自然と親しむ
天川村の自然
奈良県と三重県にまたがる大台ヶ原・大峯山・大杉谷は、人が自然と共生しながら“持続可能な暮らし”を目指すモデル地域であるとして「ユネスコエコパーク」に認定されています。世界自然遺産が、手つかずの自然を守ることを原則とする一方、ユネスコエコパークは生態系の保全と持続可能な利活用の調和(自然と人間社会の共生)を目的とする取り組みです。
「ユネスコエコパーク」には「核心地域」「緩衝地域」「移行地域」の3つのゾーンがあります。
「核心地域」は多様で美しい生態系が保たれている、原生の自然が息づく地域です。“水”を生み出す水源の地であり、かけがえのない“命が始まる場所”
「緩衝地域」は「核心地域」を取り囲むように設定された地域で“緩衝”の役割を果たします。ハイキングや登山を通じて自然の営みを考えるきっかけとなります。
「移行地域」は人々が自然の恵みを受けながら、ざまざまな社会活動を営む地域です。昔から続く林業、古くから地域に伝わる保存食、今なお信仰に支えられる温泉街、自然の営みをいただく知恵とたくましく暮らす人々の姿は“本当の豊かさ”を問いかけます。
ここ天川村は、山岳・清流・渓谷など、美しい大自然に恵まれ、村全体がユネスコエコパークに指定されています。
峻山名峰の連なる山岳、清らかな河川、深い渓谷など、美しい大自然に恵まれた天川村は、面積の約1/4が吉野熊野国立公園に指定されています。
なかでも「近畿の屋根」と称される大峯山脈は、近畿最高峰の八経ヶ岳(1,915m)を擁し、日本百名山に数えられています。
この山脈から流れ出す清流により天川村は「水の郷百選(国土交通省)」に選ばれるとともに、洞川湧水群が「名水百選(環境省)」に選ばれています。
100万年前ごろまで陸上に広がっていた大平原がしだいに隆起し、約2,000mも上昇しました。その証として山上ヶ岳や弥山、狼平には大平原の名残の平らな地形が残っています。
洞川地区では海底から押し上げられた石灰岩石によって鍾乳洞やミネラルを多く含む名水が生まれました。弥山・八経ヶ岳付近は氷河期の生き残りである針葉樹のトウヒやシラビソの原生林、
国の天然記念物に指定されているオオヤマレンゲ自生地が広がるなど、特異な植生がみられます。
泉の森
樹齢300年を越える御神木の奥にある洞穴から湧き出している清水です。
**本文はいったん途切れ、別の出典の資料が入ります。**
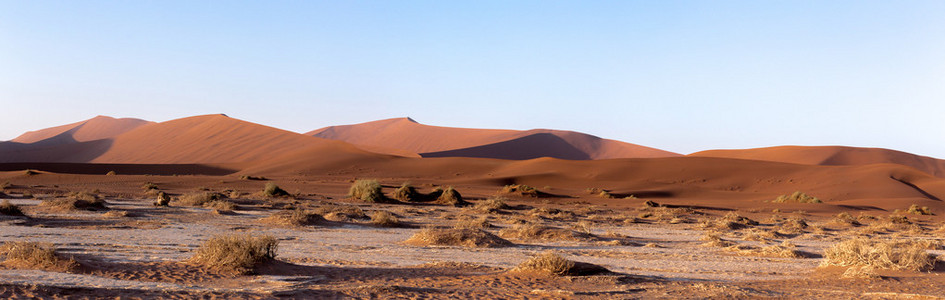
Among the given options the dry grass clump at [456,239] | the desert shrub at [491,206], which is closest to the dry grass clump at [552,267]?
the dry grass clump at [456,239]

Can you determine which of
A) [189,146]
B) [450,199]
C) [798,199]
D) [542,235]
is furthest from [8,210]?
[189,146]

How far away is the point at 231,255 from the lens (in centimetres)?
992

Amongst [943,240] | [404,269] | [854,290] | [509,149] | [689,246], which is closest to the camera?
[854,290]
洞川地区では昔から村の入口の鬼門に守護神をまつって疫病や悪人が村へ入るのを防いでおり、 表鬼門にあたる泉の森には大聖権現の社や六地蔵と不動明王の小祠もあり、守護神として祀られています。洞川では古くから「神の水」とされ、大切に守られてきました。
神泉洞
洞窟の間を流れるこの清水は、水源も流れていく先も定かではありません。その神秘的な美しさにより「神の泉」として、村人の信仰の対象となっています。 現在は関係者によって管理されており、一般の方が立ち入ることはできません。
地中探検気分で夢の宮殿へ
鍾乳洞
洞川地区には大小の洞窟があります。いずれも石灰岩地帯にあって、岩石の割れ目にしみこんだ水が、長い年月の間に少しずつ石灰岩を溶かし大きく広がってつくりあげたものです。
自生地は国の天然記念物に指定
オオヤマ
レンゲ
オオヤマレンゲのオオヤマとは「大峯山」の意味であり、別名を「天女花」といいます。深山幽谷に舞う弥山のご祭神とされる弁財天女を思わせる芳香のある花を咲かせるところからこの名があります。 1928年(昭和3年)に弥山・八経ヶ岳周辺一体で国の天然記念物に指定されました。近年、鹿の食害で絶滅に近い状況になりましたが、防鹿柵を設置して保全に取り組んでいます。